The first sailors and marines landed in Port-au-Prince on July 28. Within six weeks, representatives from the United States controlled Haitian customs houses and administrative institutions. A few weeks later, the US State Department installs Senator Philippe Sudre Dartiguenave as the head of state. "When the National Assembly met, the Marines stood in the aisles with their bayonets until the man selected by the American Minister was made President," Smedley Butler, a Marine who will administer Haiti's local police force, laters writes.

Under pressure from the United States, Haitian President Sudre Dartiguenave signs, and the Haitian senate ratifies, a treaty legitimizing the US occupation and putting Haitian finances and government under the control of the US for the next 20 years. The act also disbands the Haitian army, creating in its place a single US-led, 3000-man police force known as the Gendarmerie d'Haiti which answers to the US Secretary of State. The Gendarmerie oversees the implementation of a US law reviving the practice of conscripted labor, or corvée, which requires Haitian peasants to work on roads for three days a year. However, in some cases workers are forced to work bound with ropes for weeks and even months. The practice reminds Haitians of their slavery under the French and inspires a rebellion in 1918.

The US drafts a constitution for Haiti, which notably excludes a provision from the country's previous constitution which had prohibited foreign ownership of land. Under the US-drafted constitution, foreign investors would be able to purchase fertile areas and establish sugar cane, cacao, banana, cotton, tobacco, and sisal plantations. But the Haitian legislature finds the US-proposed constitution unacceptable and continues working on a new document which would reverse the terms of the 1915 treaty (see November 11, 1915), giving control of Haiti back to its own government, and which would leave the previous constitution's land restrictions intact. When a copy of the document is sent to Washington, it is quickly rejected by the US State Department which complains that it is "unfriendly" and instructs that its passage be prevented. But the Haitian lawmakers continue their work with plans to quickly ratify the new constitution and then impeach Haitian President Dartiguenave on the basis of the new document's provisions. To prevent its passage, Dartiguenave orders US Marine Smedley Butler to dissolve the Haitian legislature, which he does as they are preparing to vote on the new constitution. Smedley claims that the measure is necessary in order "to end the spirit of anarchy which animates it [the Hatian legislature]."

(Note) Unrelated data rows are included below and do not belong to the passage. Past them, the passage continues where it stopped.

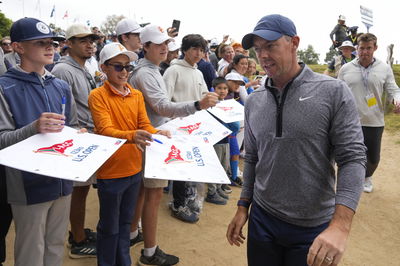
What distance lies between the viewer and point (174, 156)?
2.23 metres

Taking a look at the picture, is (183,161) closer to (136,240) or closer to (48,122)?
(48,122)

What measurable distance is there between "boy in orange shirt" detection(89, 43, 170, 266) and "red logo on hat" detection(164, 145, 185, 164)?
0.27 meters

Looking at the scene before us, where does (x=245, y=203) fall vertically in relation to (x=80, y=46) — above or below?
below

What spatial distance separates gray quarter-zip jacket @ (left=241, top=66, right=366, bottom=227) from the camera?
154 centimetres

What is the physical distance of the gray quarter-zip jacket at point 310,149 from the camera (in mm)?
1545

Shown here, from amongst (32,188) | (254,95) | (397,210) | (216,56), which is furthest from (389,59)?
(32,188)

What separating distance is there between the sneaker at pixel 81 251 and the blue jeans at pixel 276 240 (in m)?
2.03

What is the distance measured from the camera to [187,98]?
12.6 ft

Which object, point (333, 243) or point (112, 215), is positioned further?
point (112, 215)

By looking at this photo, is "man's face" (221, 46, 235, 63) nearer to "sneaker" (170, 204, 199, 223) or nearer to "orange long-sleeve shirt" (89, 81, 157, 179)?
"sneaker" (170, 204, 199, 223)

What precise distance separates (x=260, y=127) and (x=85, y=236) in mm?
2529

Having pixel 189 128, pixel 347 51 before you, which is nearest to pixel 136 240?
pixel 189 128

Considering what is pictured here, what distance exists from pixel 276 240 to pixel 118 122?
1.63m

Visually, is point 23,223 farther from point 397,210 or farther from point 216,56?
point 216,56
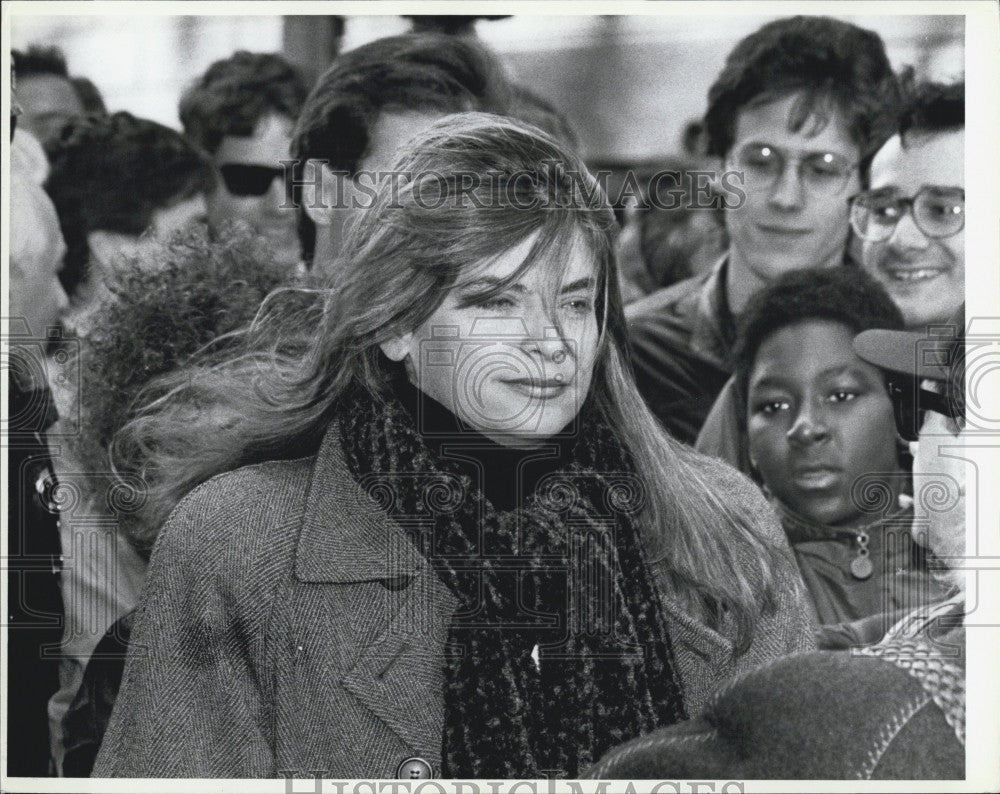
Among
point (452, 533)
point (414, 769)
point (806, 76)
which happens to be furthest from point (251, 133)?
point (414, 769)

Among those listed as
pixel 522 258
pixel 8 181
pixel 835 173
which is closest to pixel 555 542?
pixel 522 258

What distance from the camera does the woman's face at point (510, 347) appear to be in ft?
8.70

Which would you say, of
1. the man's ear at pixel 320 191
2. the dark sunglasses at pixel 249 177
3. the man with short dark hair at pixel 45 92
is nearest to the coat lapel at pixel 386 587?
the man's ear at pixel 320 191

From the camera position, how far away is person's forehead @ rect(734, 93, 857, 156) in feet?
9.33

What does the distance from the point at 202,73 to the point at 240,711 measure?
56.7 inches

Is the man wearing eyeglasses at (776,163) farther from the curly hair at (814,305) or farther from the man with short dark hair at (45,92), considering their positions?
the man with short dark hair at (45,92)

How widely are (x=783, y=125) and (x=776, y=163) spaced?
0.09m

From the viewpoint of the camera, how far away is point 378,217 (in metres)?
2.69

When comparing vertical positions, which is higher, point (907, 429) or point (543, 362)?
point (543, 362)

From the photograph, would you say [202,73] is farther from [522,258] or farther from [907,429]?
[907,429]

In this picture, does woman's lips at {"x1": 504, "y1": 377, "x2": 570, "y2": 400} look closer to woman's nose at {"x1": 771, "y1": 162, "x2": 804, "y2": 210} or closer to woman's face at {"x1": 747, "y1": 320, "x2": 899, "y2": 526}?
woman's face at {"x1": 747, "y1": 320, "x2": 899, "y2": 526}

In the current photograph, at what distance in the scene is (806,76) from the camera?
2850mm

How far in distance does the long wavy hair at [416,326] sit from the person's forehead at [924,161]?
0.65 m

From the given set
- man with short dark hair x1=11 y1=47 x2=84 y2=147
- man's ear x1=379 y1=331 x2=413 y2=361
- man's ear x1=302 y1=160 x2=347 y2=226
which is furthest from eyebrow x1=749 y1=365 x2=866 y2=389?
man with short dark hair x1=11 y1=47 x2=84 y2=147
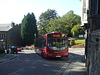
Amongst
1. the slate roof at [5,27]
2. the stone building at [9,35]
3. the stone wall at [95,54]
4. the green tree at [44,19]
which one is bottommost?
the stone wall at [95,54]

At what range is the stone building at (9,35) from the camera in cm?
5353

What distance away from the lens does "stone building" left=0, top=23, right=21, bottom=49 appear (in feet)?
176

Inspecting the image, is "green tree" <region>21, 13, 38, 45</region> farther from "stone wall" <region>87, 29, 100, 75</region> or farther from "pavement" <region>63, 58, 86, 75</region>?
"stone wall" <region>87, 29, 100, 75</region>

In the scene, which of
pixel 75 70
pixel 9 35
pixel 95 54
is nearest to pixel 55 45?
pixel 75 70

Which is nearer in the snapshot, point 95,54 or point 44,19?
point 95,54

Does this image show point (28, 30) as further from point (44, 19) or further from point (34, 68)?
point (34, 68)

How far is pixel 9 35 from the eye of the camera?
2170 inches

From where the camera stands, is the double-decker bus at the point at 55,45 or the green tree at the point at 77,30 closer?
the double-decker bus at the point at 55,45

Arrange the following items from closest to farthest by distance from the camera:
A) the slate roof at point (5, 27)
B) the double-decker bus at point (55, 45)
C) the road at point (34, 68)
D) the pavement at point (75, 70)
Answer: the pavement at point (75, 70)
the road at point (34, 68)
the double-decker bus at point (55, 45)
the slate roof at point (5, 27)

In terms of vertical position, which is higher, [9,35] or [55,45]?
[9,35]

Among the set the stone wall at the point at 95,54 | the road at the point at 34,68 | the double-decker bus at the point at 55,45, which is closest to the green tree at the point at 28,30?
the double-decker bus at the point at 55,45

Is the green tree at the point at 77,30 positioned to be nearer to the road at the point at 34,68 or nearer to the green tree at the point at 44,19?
the green tree at the point at 44,19

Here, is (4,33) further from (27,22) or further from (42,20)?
(42,20)

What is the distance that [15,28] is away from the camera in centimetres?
6022
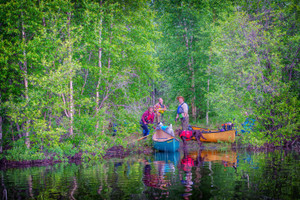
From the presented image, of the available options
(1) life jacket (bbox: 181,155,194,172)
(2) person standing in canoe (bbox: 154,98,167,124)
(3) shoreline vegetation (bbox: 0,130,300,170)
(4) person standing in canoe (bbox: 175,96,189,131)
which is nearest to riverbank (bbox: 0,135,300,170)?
(3) shoreline vegetation (bbox: 0,130,300,170)

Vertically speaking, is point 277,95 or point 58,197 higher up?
point 277,95

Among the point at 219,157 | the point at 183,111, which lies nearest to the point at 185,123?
the point at 183,111

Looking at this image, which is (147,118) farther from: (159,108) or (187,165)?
(187,165)

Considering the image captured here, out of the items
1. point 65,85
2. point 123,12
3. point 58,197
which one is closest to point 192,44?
point 123,12

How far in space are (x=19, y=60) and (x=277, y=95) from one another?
11909 mm

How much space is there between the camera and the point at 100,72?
1541 centimetres

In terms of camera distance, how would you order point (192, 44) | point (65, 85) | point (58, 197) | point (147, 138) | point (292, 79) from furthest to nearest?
point (192, 44) < point (147, 138) < point (292, 79) < point (65, 85) < point (58, 197)

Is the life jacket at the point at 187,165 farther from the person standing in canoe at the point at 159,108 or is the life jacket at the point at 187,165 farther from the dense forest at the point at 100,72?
the person standing in canoe at the point at 159,108

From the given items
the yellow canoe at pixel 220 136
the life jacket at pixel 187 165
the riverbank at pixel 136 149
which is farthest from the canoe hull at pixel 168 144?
the life jacket at pixel 187 165

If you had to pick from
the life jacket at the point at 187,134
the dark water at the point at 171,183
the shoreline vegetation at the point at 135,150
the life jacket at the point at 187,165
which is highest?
the life jacket at the point at 187,134

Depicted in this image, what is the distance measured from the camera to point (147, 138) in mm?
18000

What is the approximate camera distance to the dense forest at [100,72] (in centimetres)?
1336

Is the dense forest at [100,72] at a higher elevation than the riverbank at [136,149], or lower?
higher

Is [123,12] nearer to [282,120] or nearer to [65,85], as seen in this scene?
[65,85]
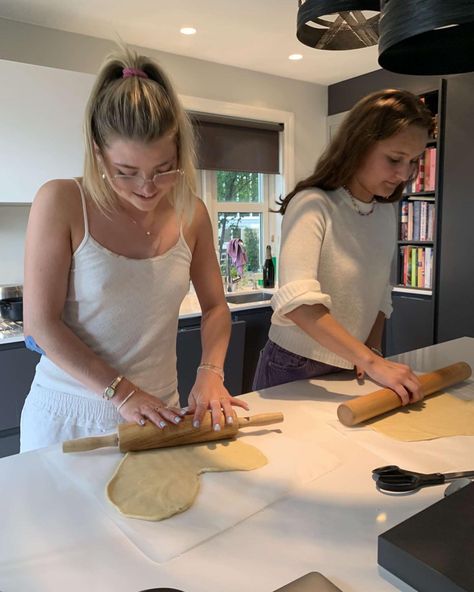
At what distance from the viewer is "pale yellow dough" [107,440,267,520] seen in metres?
0.68

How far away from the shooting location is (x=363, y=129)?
1150 mm

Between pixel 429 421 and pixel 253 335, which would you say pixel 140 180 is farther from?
pixel 253 335

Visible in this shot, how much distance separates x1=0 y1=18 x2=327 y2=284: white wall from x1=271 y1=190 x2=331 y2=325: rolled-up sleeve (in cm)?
97

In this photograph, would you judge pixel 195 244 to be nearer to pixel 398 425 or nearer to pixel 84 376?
pixel 84 376

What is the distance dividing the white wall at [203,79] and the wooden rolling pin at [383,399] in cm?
137

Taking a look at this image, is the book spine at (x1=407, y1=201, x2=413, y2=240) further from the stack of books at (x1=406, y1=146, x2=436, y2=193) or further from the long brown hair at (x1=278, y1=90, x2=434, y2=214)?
the long brown hair at (x1=278, y1=90, x2=434, y2=214)

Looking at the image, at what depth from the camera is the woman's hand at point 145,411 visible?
846 mm

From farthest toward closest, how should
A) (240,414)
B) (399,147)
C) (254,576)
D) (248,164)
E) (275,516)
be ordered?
1. (248,164)
2. (399,147)
3. (240,414)
4. (275,516)
5. (254,576)

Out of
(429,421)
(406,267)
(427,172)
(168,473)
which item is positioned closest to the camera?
(168,473)

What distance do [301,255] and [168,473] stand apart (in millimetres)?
559

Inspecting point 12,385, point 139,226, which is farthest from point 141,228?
point 12,385

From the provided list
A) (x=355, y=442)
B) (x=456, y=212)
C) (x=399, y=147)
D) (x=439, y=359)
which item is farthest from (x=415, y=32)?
(x=456, y=212)

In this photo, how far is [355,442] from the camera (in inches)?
35.1

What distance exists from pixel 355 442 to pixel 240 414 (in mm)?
243
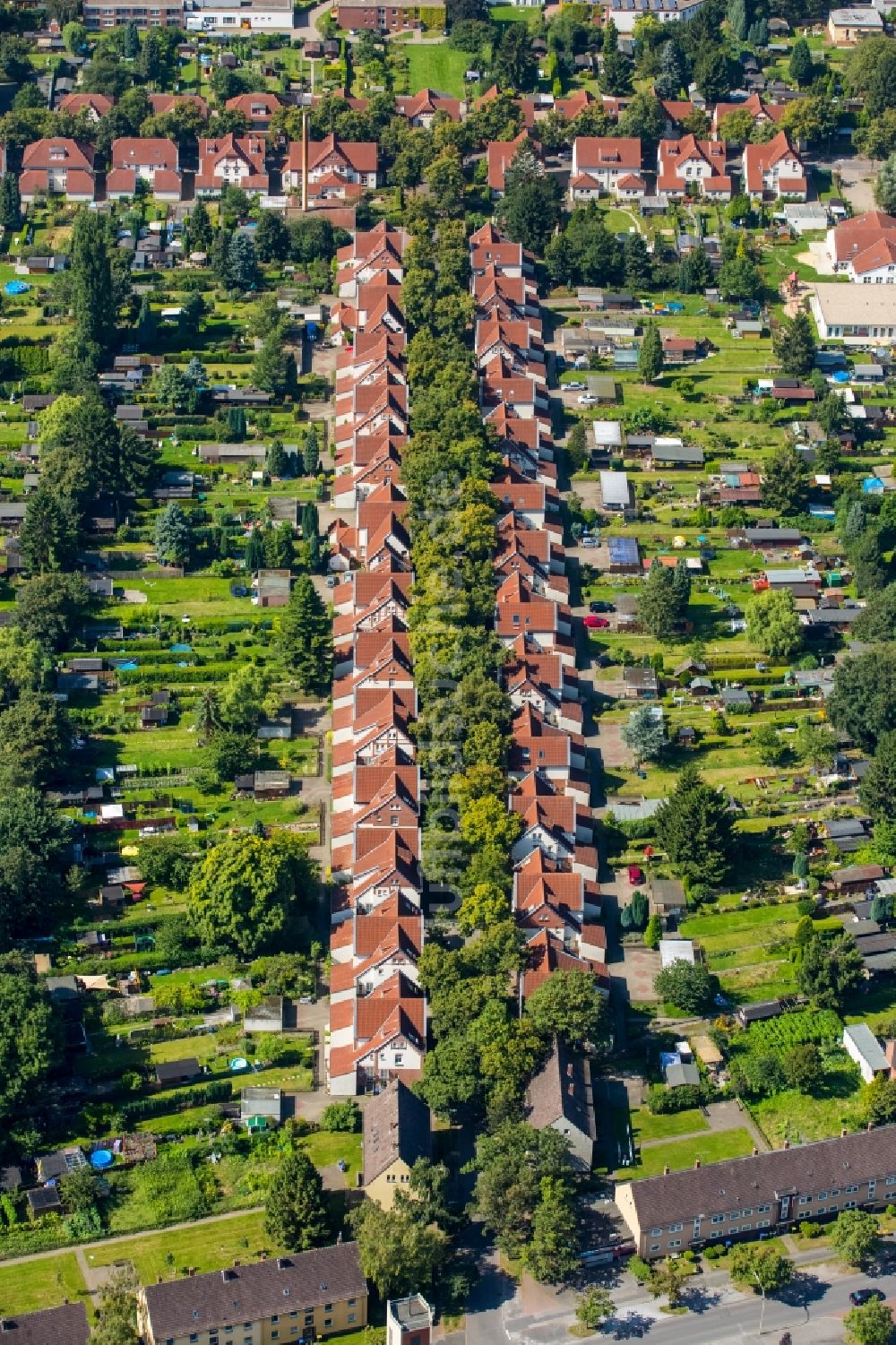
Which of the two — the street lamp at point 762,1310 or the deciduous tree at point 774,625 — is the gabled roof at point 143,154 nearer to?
the deciduous tree at point 774,625

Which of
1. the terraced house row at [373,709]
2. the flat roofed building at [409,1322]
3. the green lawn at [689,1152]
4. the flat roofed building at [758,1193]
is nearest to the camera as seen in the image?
the flat roofed building at [409,1322]

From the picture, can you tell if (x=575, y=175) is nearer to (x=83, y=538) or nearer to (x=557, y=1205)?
(x=83, y=538)

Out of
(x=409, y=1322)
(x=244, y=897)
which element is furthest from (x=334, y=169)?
(x=409, y=1322)

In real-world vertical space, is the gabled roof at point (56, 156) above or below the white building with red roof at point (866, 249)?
above

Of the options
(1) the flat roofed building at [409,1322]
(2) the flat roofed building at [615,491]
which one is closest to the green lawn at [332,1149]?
(1) the flat roofed building at [409,1322]

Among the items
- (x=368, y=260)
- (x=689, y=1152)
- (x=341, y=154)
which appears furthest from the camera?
(x=341, y=154)

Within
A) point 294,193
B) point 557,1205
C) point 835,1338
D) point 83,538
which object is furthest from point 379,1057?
point 294,193

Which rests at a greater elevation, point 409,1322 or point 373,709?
point 373,709

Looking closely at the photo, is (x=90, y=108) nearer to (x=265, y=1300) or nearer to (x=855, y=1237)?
(x=265, y=1300)
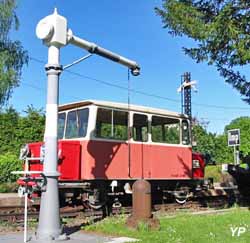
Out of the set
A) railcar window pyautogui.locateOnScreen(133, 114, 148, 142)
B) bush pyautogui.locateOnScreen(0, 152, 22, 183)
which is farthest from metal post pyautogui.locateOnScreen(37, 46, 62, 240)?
bush pyautogui.locateOnScreen(0, 152, 22, 183)

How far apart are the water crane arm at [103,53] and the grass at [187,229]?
12.0ft

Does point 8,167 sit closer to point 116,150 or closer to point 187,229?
point 116,150

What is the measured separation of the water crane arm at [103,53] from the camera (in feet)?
32.6

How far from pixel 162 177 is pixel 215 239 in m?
6.02

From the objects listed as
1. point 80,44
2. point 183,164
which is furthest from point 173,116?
point 80,44

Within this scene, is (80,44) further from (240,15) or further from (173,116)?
(173,116)

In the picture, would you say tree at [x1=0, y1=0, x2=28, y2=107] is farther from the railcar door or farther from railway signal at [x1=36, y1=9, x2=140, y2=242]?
railway signal at [x1=36, y1=9, x2=140, y2=242]

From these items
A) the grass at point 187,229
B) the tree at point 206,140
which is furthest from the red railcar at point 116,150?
the tree at point 206,140

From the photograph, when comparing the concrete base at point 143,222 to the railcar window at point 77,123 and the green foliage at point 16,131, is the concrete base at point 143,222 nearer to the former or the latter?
the railcar window at point 77,123

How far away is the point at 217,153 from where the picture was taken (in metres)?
43.5

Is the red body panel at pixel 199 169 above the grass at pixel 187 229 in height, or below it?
above

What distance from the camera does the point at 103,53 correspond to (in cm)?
1062

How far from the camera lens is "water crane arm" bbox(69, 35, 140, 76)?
9938 mm

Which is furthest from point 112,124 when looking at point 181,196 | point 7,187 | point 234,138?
point 7,187
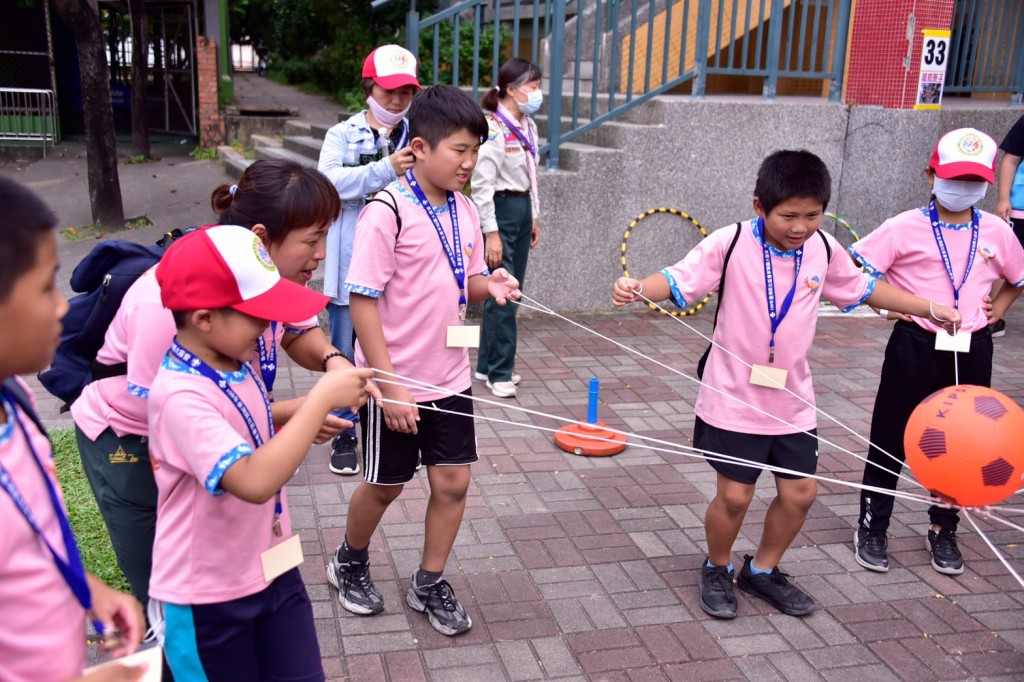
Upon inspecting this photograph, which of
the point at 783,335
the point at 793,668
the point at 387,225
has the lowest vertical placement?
the point at 793,668

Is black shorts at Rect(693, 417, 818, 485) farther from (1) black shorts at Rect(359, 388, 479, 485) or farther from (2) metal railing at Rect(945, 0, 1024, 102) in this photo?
(2) metal railing at Rect(945, 0, 1024, 102)

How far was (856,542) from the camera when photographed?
4398 millimetres

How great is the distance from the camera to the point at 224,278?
2154 mm

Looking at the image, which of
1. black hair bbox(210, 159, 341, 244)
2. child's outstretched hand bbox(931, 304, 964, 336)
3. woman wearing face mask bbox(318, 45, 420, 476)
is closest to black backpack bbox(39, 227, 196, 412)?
black hair bbox(210, 159, 341, 244)

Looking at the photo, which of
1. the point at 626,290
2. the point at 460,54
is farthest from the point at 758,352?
the point at 460,54

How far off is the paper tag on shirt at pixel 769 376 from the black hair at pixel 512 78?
10.4ft

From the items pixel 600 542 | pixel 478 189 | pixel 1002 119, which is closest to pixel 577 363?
pixel 478 189

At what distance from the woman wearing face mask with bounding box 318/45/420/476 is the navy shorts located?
232 cm

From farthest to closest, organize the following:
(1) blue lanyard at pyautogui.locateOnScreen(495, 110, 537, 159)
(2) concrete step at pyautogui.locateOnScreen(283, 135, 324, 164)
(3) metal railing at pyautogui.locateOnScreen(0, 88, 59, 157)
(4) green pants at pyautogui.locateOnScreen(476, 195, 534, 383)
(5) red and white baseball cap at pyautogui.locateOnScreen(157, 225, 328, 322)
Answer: (3) metal railing at pyautogui.locateOnScreen(0, 88, 59, 157) → (2) concrete step at pyautogui.locateOnScreen(283, 135, 324, 164) → (4) green pants at pyautogui.locateOnScreen(476, 195, 534, 383) → (1) blue lanyard at pyautogui.locateOnScreen(495, 110, 537, 159) → (5) red and white baseball cap at pyautogui.locateOnScreen(157, 225, 328, 322)

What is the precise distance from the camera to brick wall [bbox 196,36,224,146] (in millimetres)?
14242

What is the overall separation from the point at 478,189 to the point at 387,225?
2721 mm

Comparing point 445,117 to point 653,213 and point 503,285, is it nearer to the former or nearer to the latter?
point 503,285

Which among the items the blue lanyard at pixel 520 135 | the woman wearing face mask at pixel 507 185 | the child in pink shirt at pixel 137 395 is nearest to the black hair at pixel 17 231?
the child in pink shirt at pixel 137 395

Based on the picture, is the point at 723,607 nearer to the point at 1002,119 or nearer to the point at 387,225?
the point at 387,225
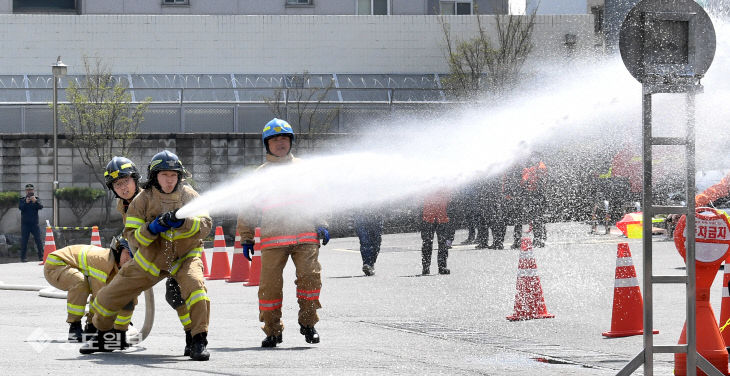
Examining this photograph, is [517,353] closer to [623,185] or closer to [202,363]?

On June 12, 1918, the US authorities in Haiti submit the US-drafted constitution to a popular referendum, which approves it in a landslide. Less than 5 percent of Haiti's population participate in the vote. And on June 19, 1918, Haiti's new constitution goes into effect. Sudre Dartiguenave remains president, though his position is nothing more than that of a figurehead. Real power remains with the US occupiers.